WHAT THIS TASK INVOLVES » Swap "segmentation" for "outline" in the items from their start through the line that contains "42L81 52L28 83L62", inclusive, and reproduce those lines otherwise unchanged. Leave the pictures out of your answer.

Saved data entries
▼

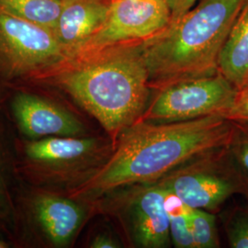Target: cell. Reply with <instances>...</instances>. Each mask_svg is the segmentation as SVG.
<instances>
[{
    "label": "cell",
    "mask_w": 248,
    "mask_h": 248,
    "mask_svg": "<svg viewBox=\"0 0 248 248\" xmlns=\"http://www.w3.org/2000/svg\"><path fill=\"white\" fill-rule=\"evenodd\" d=\"M143 42L81 52L28 83L62 93L98 122L115 146L121 134L141 119L152 97Z\"/></svg>",
    "instance_id": "cell-1"
},
{
    "label": "cell",
    "mask_w": 248,
    "mask_h": 248,
    "mask_svg": "<svg viewBox=\"0 0 248 248\" xmlns=\"http://www.w3.org/2000/svg\"><path fill=\"white\" fill-rule=\"evenodd\" d=\"M233 129V122L222 115L173 123L138 121L121 134L106 164L67 194L94 202L122 186L156 182L198 155L229 145Z\"/></svg>",
    "instance_id": "cell-2"
},
{
    "label": "cell",
    "mask_w": 248,
    "mask_h": 248,
    "mask_svg": "<svg viewBox=\"0 0 248 248\" xmlns=\"http://www.w3.org/2000/svg\"><path fill=\"white\" fill-rule=\"evenodd\" d=\"M247 0H199L160 33L143 42L152 92L219 71V57Z\"/></svg>",
    "instance_id": "cell-3"
},
{
    "label": "cell",
    "mask_w": 248,
    "mask_h": 248,
    "mask_svg": "<svg viewBox=\"0 0 248 248\" xmlns=\"http://www.w3.org/2000/svg\"><path fill=\"white\" fill-rule=\"evenodd\" d=\"M108 136L47 137L26 140L13 135L11 150L21 183L66 193L101 169L114 151Z\"/></svg>",
    "instance_id": "cell-4"
},
{
    "label": "cell",
    "mask_w": 248,
    "mask_h": 248,
    "mask_svg": "<svg viewBox=\"0 0 248 248\" xmlns=\"http://www.w3.org/2000/svg\"><path fill=\"white\" fill-rule=\"evenodd\" d=\"M17 214L18 248H66L97 213L93 202L20 182Z\"/></svg>",
    "instance_id": "cell-5"
},
{
    "label": "cell",
    "mask_w": 248,
    "mask_h": 248,
    "mask_svg": "<svg viewBox=\"0 0 248 248\" xmlns=\"http://www.w3.org/2000/svg\"><path fill=\"white\" fill-rule=\"evenodd\" d=\"M0 90H4L0 111L19 138L37 140L93 135L78 110L79 108L54 89L19 83Z\"/></svg>",
    "instance_id": "cell-6"
},
{
    "label": "cell",
    "mask_w": 248,
    "mask_h": 248,
    "mask_svg": "<svg viewBox=\"0 0 248 248\" xmlns=\"http://www.w3.org/2000/svg\"><path fill=\"white\" fill-rule=\"evenodd\" d=\"M156 182L188 207L213 213L232 196L248 192V173L229 145L198 155Z\"/></svg>",
    "instance_id": "cell-7"
},
{
    "label": "cell",
    "mask_w": 248,
    "mask_h": 248,
    "mask_svg": "<svg viewBox=\"0 0 248 248\" xmlns=\"http://www.w3.org/2000/svg\"><path fill=\"white\" fill-rule=\"evenodd\" d=\"M166 189L157 182L122 186L93 202L96 213L114 219L130 248H169Z\"/></svg>",
    "instance_id": "cell-8"
},
{
    "label": "cell",
    "mask_w": 248,
    "mask_h": 248,
    "mask_svg": "<svg viewBox=\"0 0 248 248\" xmlns=\"http://www.w3.org/2000/svg\"><path fill=\"white\" fill-rule=\"evenodd\" d=\"M66 58L52 30L0 9V89L31 82Z\"/></svg>",
    "instance_id": "cell-9"
},
{
    "label": "cell",
    "mask_w": 248,
    "mask_h": 248,
    "mask_svg": "<svg viewBox=\"0 0 248 248\" xmlns=\"http://www.w3.org/2000/svg\"><path fill=\"white\" fill-rule=\"evenodd\" d=\"M236 91L219 71L211 76L180 80L152 92L149 105L139 121L173 123L205 116H223Z\"/></svg>",
    "instance_id": "cell-10"
},
{
    "label": "cell",
    "mask_w": 248,
    "mask_h": 248,
    "mask_svg": "<svg viewBox=\"0 0 248 248\" xmlns=\"http://www.w3.org/2000/svg\"><path fill=\"white\" fill-rule=\"evenodd\" d=\"M171 18L169 0H110L104 23L79 53L119 43L146 41L169 26Z\"/></svg>",
    "instance_id": "cell-11"
},
{
    "label": "cell",
    "mask_w": 248,
    "mask_h": 248,
    "mask_svg": "<svg viewBox=\"0 0 248 248\" xmlns=\"http://www.w3.org/2000/svg\"><path fill=\"white\" fill-rule=\"evenodd\" d=\"M110 0H62L53 33L67 58L79 53L102 26Z\"/></svg>",
    "instance_id": "cell-12"
},
{
    "label": "cell",
    "mask_w": 248,
    "mask_h": 248,
    "mask_svg": "<svg viewBox=\"0 0 248 248\" xmlns=\"http://www.w3.org/2000/svg\"><path fill=\"white\" fill-rule=\"evenodd\" d=\"M20 181L16 175L11 140L0 121V234L12 247L18 245L17 194Z\"/></svg>",
    "instance_id": "cell-13"
},
{
    "label": "cell",
    "mask_w": 248,
    "mask_h": 248,
    "mask_svg": "<svg viewBox=\"0 0 248 248\" xmlns=\"http://www.w3.org/2000/svg\"><path fill=\"white\" fill-rule=\"evenodd\" d=\"M219 72L236 88L248 85V0L240 11L219 57Z\"/></svg>",
    "instance_id": "cell-14"
},
{
    "label": "cell",
    "mask_w": 248,
    "mask_h": 248,
    "mask_svg": "<svg viewBox=\"0 0 248 248\" xmlns=\"http://www.w3.org/2000/svg\"><path fill=\"white\" fill-rule=\"evenodd\" d=\"M62 5V0H0V9L53 31Z\"/></svg>",
    "instance_id": "cell-15"
},
{
    "label": "cell",
    "mask_w": 248,
    "mask_h": 248,
    "mask_svg": "<svg viewBox=\"0 0 248 248\" xmlns=\"http://www.w3.org/2000/svg\"><path fill=\"white\" fill-rule=\"evenodd\" d=\"M166 192L171 243L177 248H195L189 223V207L172 192Z\"/></svg>",
    "instance_id": "cell-16"
},
{
    "label": "cell",
    "mask_w": 248,
    "mask_h": 248,
    "mask_svg": "<svg viewBox=\"0 0 248 248\" xmlns=\"http://www.w3.org/2000/svg\"><path fill=\"white\" fill-rule=\"evenodd\" d=\"M189 223L195 248H220L214 213L189 207Z\"/></svg>",
    "instance_id": "cell-17"
},
{
    "label": "cell",
    "mask_w": 248,
    "mask_h": 248,
    "mask_svg": "<svg viewBox=\"0 0 248 248\" xmlns=\"http://www.w3.org/2000/svg\"><path fill=\"white\" fill-rule=\"evenodd\" d=\"M224 231L231 248H248V205H238L227 212Z\"/></svg>",
    "instance_id": "cell-18"
},
{
    "label": "cell",
    "mask_w": 248,
    "mask_h": 248,
    "mask_svg": "<svg viewBox=\"0 0 248 248\" xmlns=\"http://www.w3.org/2000/svg\"><path fill=\"white\" fill-rule=\"evenodd\" d=\"M229 147L242 168L248 173V122H233Z\"/></svg>",
    "instance_id": "cell-19"
},
{
    "label": "cell",
    "mask_w": 248,
    "mask_h": 248,
    "mask_svg": "<svg viewBox=\"0 0 248 248\" xmlns=\"http://www.w3.org/2000/svg\"><path fill=\"white\" fill-rule=\"evenodd\" d=\"M223 117L232 122H248V85L237 89L232 105Z\"/></svg>",
    "instance_id": "cell-20"
},
{
    "label": "cell",
    "mask_w": 248,
    "mask_h": 248,
    "mask_svg": "<svg viewBox=\"0 0 248 248\" xmlns=\"http://www.w3.org/2000/svg\"><path fill=\"white\" fill-rule=\"evenodd\" d=\"M124 242L118 237L113 232L109 230H99L93 233L90 237L88 247L90 248H124Z\"/></svg>",
    "instance_id": "cell-21"
},
{
    "label": "cell",
    "mask_w": 248,
    "mask_h": 248,
    "mask_svg": "<svg viewBox=\"0 0 248 248\" xmlns=\"http://www.w3.org/2000/svg\"><path fill=\"white\" fill-rule=\"evenodd\" d=\"M198 1L199 0H169L172 13L171 22L176 21L177 18H180L187 10L191 9Z\"/></svg>",
    "instance_id": "cell-22"
},
{
    "label": "cell",
    "mask_w": 248,
    "mask_h": 248,
    "mask_svg": "<svg viewBox=\"0 0 248 248\" xmlns=\"http://www.w3.org/2000/svg\"><path fill=\"white\" fill-rule=\"evenodd\" d=\"M11 244L9 243L8 240L5 239L4 237L0 236V248H11Z\"/></svg>",
    "instance_id": "cell-23"
},
{
    "label": "cell",
    "mask_w": 248,
    "mask_h": 248,
    "mask_svg": "<svg viewBox=\"0 0 248 248\" xmlns=\"http://www.w3.org/2000/svg\"><path fill=\"white\" fill-rule=\"evenodd\" d=\"M246 198H247V199H248V195H247V197H246Z\"/></svg>",
    "instance_id": "cell-24"
}]
</instances>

▲

CORRECT OUTPUT »
Target: cell. Reply with <instances>...</instances>. Each mask_svg is the outline as SVG.
<instances>
[{
    "label": "cell",
    "mask_w": 248,
    "mask_h": 248,
    "mask_svg": "<svg viewBox=\"0 0 248 248\" xmlns=\"http://www.w3.org/2000/svg\"><path fill=\"white\" fill-rule=\"evenodd\" d=\"M143 42L81 52L28 83L62 93L98 122L115 146L121 134L141 119L152 97Z\"/></svg>",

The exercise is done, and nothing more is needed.